What is being asked: Copy out every line of text in the records below word for word, leaving out the pictures.

Record extracts:
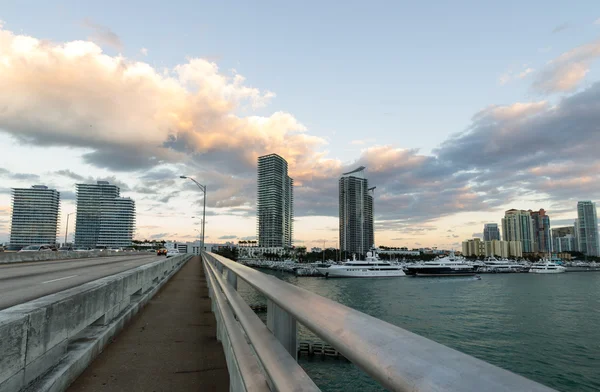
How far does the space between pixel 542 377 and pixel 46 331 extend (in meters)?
34.7

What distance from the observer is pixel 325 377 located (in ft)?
90.5

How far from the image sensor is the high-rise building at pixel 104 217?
183m

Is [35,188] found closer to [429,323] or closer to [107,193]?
[107,193]

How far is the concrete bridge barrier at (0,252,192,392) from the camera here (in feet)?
10.1

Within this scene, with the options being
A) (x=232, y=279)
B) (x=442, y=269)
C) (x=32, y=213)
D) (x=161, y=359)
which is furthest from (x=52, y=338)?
(x=32, y=213)

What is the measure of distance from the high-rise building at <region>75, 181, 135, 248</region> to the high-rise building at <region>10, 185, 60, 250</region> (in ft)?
42.1

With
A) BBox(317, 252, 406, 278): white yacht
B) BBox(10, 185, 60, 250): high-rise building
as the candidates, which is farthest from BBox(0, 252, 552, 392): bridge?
BBox(10, 185, 60, 250): high-rise building

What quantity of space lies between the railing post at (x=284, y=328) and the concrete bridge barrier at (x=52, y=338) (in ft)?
6.99

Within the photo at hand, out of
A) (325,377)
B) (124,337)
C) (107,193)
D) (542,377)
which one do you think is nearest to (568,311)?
(542,377)

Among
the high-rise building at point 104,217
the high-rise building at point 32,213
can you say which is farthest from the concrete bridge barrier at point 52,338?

Answer to this exercise:
How far does the space between pixel 542 377 and pixel 46 331 extend (in meters)?
34.7

What distance from the observer is pixel 325 377 located (in ft)?
90.5

How far from the image sensor is the high-rise building at pixel 104 217?
183m

Is [35,188] found closer to [429,323] or closer to [107,193]?
[107,193]

How far is the concrete bridge barrier at (0,252,192,392) from the camera here (in feet)?
10.1

Within this scene, with the options being
A) (x=232, y=279)
B) (x=442, y=269)
C) (x=32, y=213)
D) (x=161, y=359)
which is furthest from (x=52, y=338)?
(x=32, y=213)

What is the measure of distance from the high-rise building at <region>75, 181, 135, 248</region> to the high-rise building at <region>10, 185, 60, 250</region> (in ft)?
42.1

With
A) BBox(317, 252, 406, 278): white yacht
B) BBox(10, 185, 60, 250): high-rise building
as the candidates, which is farthest from BBox(0, 252, 552, 392): bridge?
BBox(10, 185, 60, 250): high-rise building

What quantity of space lies between the railing post at (x=284, y=328) and the concrete bridge barrier at (x=52, y=338) (in ft)?
6.99

Within the photo at hand, out of
A) (325,377)
B) (124,337)
C) (107,193)
D) (542,377)
which one do you think is nearest to (568,311)?
(542,377)

Among
the high-rise building at point 104,217
the high-rise building at point 32,213
can you say which is farthest from the concrete bridge barrier at point 52,338?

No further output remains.